Available with a 32 mm or 26 mm case and a bezel set with brilliant-cut diamonds, this model is equipped with an automatic manufacture or quartz movement (26 mm).
In 2003, Vacheron Constantin launched its last collection exclusively for women. Baptized Égérie (Muse in Portuguese), this line of time pieces focused on a simple tonneau watch. Now, 17 years later, the Swiss brand recovers the name of what was the last collection of the Maison dedicated exclusively to female wrists to give life to a new line of watches exclusively for women, with an absolutely new design.

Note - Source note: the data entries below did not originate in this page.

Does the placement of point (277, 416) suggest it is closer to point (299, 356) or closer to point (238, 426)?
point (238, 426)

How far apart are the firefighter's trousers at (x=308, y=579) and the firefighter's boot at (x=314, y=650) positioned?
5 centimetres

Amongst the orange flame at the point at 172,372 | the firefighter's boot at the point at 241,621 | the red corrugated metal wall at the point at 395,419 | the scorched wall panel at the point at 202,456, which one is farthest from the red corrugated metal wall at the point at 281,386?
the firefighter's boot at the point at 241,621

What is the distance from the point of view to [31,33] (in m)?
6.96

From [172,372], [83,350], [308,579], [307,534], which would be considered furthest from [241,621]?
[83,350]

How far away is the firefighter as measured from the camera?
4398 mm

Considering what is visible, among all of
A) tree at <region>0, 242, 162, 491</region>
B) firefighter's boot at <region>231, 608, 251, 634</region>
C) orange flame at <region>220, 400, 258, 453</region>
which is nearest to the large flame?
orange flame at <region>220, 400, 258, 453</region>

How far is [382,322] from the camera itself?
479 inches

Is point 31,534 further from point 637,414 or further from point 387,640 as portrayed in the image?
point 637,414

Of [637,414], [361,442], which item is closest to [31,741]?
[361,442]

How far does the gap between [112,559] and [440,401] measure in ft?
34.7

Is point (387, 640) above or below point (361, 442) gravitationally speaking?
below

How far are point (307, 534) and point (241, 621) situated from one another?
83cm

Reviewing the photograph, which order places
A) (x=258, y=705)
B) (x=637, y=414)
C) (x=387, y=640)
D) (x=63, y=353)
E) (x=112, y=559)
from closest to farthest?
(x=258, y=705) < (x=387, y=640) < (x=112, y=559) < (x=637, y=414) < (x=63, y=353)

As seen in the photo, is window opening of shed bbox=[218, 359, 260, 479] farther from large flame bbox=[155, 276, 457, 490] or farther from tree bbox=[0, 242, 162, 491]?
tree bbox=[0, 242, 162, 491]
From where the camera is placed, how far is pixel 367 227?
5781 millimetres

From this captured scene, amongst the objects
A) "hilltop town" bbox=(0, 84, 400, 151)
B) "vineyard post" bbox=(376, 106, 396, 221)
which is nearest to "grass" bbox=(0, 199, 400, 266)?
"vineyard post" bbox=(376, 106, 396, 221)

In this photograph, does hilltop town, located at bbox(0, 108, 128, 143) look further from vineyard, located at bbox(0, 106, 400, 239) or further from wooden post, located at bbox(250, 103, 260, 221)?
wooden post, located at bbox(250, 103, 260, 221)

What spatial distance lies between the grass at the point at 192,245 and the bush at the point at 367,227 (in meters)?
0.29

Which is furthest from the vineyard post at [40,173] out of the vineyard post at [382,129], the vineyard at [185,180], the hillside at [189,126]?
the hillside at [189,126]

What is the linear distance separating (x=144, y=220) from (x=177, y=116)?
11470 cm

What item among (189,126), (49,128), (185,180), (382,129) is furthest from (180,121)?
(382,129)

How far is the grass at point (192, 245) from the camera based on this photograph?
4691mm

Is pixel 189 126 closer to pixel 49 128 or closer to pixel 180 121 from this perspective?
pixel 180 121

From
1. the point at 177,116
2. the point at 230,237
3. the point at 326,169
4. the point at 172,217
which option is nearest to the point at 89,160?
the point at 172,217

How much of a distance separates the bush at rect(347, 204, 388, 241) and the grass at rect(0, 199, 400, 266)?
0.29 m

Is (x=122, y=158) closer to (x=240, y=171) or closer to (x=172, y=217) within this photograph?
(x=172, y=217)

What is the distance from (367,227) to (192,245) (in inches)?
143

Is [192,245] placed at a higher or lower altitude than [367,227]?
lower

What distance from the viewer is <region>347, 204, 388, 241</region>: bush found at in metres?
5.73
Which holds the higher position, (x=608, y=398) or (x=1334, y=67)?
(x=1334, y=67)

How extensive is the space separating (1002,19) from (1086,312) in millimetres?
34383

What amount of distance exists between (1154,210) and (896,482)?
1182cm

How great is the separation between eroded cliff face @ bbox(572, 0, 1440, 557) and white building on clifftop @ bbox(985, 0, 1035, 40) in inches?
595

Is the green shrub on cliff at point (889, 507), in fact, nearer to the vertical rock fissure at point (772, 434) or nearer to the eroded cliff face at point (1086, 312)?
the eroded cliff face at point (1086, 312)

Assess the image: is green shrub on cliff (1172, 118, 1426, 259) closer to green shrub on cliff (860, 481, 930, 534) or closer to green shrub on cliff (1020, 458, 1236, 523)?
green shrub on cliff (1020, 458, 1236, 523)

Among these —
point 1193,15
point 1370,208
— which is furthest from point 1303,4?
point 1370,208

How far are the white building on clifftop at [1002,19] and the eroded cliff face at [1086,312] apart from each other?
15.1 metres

Inspired by the complexities of haute horlogerie and haute couture, the new Égérie collection stands out for details such as the textured dial reminiscent of a fan (reminiscent of the Heures Créatives Heure Discrète watch that literally looks like a fan), the crown decentralized, the date or moonphase window, Arabic numerals and, of course, diamonds.
The new line offers three different models: Égérie Data, with 35 mm steel case with diamonds or rose gold with diamonds; Égérie Moonphase, with 37 mm steel or pink gold case, both with diamonds; and Égerie Moonphase Pavé, with a 37 mm white gold case with diamond pavé. All watches are powered by the automatic caliber 1088 (1088L, in the case of the Moonphase) and accompanied – except for the steel versions – by interchangeable straps with an easy-to-change system (three straps in the case of Égérie Data and Égerie Moonphase, both in pink gold; two in the Moonphase Pavé version).
The new Égérie of Vacheron Constantin thus gives life to a traditional and, at the same time, contemporary collection, which promises to conquer the feminine wrists.